Becoming Jihadis: Radicalization and Commitment in Southeast Asia

Hosted by the Saw Swee Hock Southeast Asia Centre

Online via Zoom

Speaker

Julie Chernov Hwang

Julie Chernov Hwang

Associate Professor, Department of Political Science, Goucher College

Chair

Dr Kirsten Schulze

Dr Kirsten Schulze

Associate Professor, Department of International History, LSE

Becoming Jihadis: Radicalization and Commitment in Southeast Asia

Why does someone join an extremist group? What are the pathways via which individuals join such groups? How does one show commitment to an extremist group?  Why does someone participate in acts of terrorism? Drawing on 175 interviews with current and former members of Islamist extremist groups in Indonesia and the Philippines,  Becoming Jihadis: Radicalization and Commitment in Southeast Asia answers these questions by exploring the socio-emotional underpinnings of joining an extremist group. This book argues that social ties play a critical role at every juncture in the joining process, from initial engagement to commitment to participation in jihad experiences, paramilitary training and terrorism. It unpacks the process by which members build a sense of community, connection, solidarity and brotherhood; how they come to trust and love one another; and how ideology functions as a binding agent, not a cause. Becoming Jihadis draws its conclusions from broad patterns data based on nearly a decade of iterated interviews with current and former members of Islamist extremist groups between 2010 and 2019 as well as partial life histories detailing the journeys of specific men and women from joining to commitment to participation in high risk activism.

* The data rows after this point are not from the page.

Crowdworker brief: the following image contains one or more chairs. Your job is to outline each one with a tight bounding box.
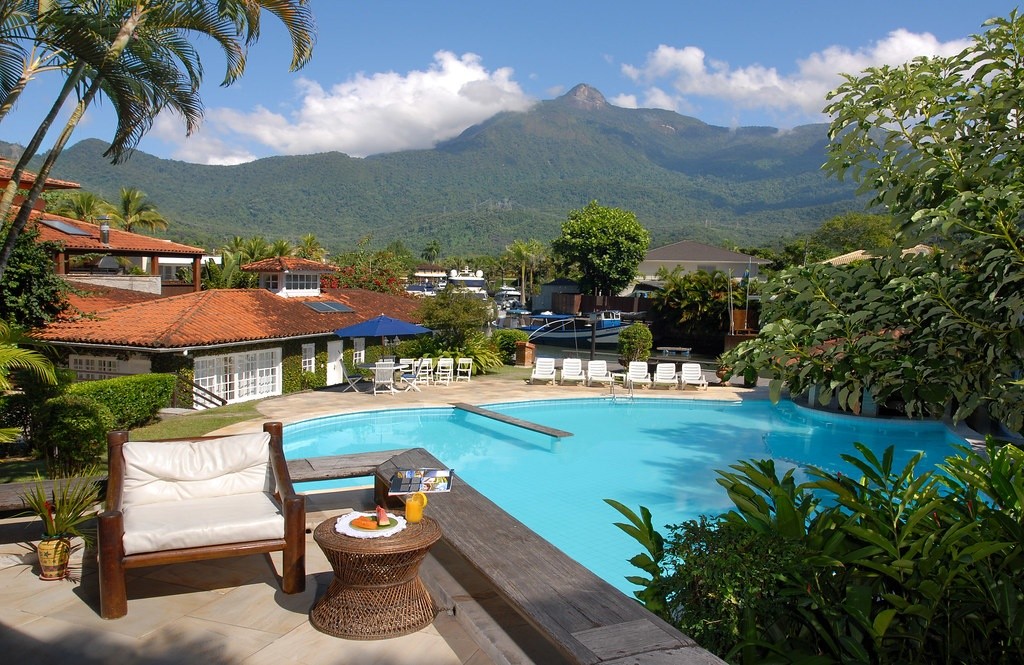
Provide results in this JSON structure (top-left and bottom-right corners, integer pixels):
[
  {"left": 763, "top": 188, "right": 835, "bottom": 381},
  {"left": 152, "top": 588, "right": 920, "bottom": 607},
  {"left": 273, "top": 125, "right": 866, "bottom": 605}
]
[
  {"left": 629, "top": 361, "right": 652, "bottom": 391},
  {"left": 681, "top": 363, "right": 708, "bottom": 390},
  {"left": 530, "top": 357, "right": 556, "bottom": 386},
  {"left": 337, "top": 350, "right": 473, "bottom": 396},
  {"left": 587, "top": 359, "right": 612, "bottom": 388},
  {"left": 654, "top": 363, "right": 678, "bottom": 390},
  {"left": 94, "top": 420, "right": 308, "bottom": 620},
  {"left": 560, "top": 358, "right": 585, "bottom": 385}
]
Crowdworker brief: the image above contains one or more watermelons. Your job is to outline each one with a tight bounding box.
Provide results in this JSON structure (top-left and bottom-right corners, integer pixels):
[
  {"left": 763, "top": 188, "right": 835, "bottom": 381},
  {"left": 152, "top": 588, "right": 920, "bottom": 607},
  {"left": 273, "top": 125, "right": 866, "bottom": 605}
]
[{"left": 376, "top": 505, "right": 391, "bottom": 525}]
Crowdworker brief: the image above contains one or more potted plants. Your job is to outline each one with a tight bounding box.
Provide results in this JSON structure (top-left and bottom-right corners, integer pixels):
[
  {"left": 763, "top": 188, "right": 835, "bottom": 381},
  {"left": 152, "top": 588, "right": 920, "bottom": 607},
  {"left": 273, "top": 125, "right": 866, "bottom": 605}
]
[{"left": 6, "top": 464, "right": 108, "bottom": 580}]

This event will take place online via Zoom. Register to attend the event online here

Speaker and Chair Biographies:

Julie Chernov Hwang is an Associate Professor in the Department of Political Science and International Relations at Goucher College.  She received her PhD in 2007 from the University of Colorado-Boulder. Her research focuses on how social networks facilitate entry into and exit from jihadist groups in Southeast Asia.  She analyzes the processes and pathways via which individuals join and become active in Islamist extremist groups; what motivates inter-group switching; how jihadists disengage from violence and the various permutations of disengagement; and what factors enable successful reintegration and deradicalization. Prior to embarking on this research trajectory, her research centered on Islamist party behavior and state-Islamist group relations.

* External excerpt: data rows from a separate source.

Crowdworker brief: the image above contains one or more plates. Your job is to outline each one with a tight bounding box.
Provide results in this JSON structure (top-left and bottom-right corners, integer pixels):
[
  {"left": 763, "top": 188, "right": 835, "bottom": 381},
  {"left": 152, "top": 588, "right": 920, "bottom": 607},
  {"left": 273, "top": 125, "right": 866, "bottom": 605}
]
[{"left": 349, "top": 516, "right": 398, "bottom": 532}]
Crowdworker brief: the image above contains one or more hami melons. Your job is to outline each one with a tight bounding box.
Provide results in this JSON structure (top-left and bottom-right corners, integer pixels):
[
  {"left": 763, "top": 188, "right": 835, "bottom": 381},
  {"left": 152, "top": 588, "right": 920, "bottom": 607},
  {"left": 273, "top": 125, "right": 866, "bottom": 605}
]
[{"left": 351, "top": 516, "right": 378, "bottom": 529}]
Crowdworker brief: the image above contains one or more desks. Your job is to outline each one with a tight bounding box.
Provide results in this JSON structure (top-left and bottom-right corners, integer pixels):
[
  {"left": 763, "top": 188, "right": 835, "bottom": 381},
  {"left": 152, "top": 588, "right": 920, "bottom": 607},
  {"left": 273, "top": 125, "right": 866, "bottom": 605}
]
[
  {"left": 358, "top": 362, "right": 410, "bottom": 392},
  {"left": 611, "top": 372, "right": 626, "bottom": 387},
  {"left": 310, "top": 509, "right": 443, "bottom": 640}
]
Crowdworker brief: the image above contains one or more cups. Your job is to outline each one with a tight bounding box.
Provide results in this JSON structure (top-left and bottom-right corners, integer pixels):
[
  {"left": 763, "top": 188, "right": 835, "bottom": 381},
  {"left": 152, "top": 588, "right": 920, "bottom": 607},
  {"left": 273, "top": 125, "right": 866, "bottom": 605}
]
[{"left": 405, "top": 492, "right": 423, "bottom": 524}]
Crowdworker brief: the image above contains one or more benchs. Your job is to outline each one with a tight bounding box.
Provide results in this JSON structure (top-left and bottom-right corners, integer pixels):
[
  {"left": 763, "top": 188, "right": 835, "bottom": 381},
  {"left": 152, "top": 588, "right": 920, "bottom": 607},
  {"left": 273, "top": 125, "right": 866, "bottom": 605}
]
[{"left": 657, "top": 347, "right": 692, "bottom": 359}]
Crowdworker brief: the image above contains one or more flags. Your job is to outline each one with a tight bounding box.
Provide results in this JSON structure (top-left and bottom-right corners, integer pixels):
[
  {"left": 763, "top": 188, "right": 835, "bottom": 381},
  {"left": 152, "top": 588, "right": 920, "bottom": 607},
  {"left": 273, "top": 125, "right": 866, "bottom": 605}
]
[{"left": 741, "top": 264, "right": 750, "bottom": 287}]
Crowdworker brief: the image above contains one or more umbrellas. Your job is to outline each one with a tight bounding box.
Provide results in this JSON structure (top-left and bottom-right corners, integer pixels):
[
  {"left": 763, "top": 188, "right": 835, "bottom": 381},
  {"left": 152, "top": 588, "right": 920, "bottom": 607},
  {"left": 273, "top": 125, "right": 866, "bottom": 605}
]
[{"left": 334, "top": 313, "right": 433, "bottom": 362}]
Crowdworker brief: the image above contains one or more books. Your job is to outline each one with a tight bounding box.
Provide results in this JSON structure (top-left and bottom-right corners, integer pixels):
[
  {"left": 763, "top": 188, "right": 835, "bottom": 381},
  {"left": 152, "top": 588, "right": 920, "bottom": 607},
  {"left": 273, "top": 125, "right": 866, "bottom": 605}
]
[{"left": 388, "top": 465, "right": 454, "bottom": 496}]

Dr Kirsten Schulze is Associate Professor in International History at LSE. She works on communal and separatist conflicts as well as Islamism in Indonesia and the Middle East. Her publications on Indonesia include: The ‘Ethnic’ in Indonesia’s Communal Conflicts: violence in Poso, Ambon and West Kalimantan (2017), The Islamic State and Southeast Asia (2016), and Transforming the Aceh Conflict: From Military Solutions to Political Agreement (2013). 

From 2014-2016 Dr Schulze was the Deputy Director of LSE SEAC, from 2012-14 she was the head of the LSE IDEAS Southeast Asia Program, and from 2004-2012 she ran the Indonesia seminar series at Chatham House.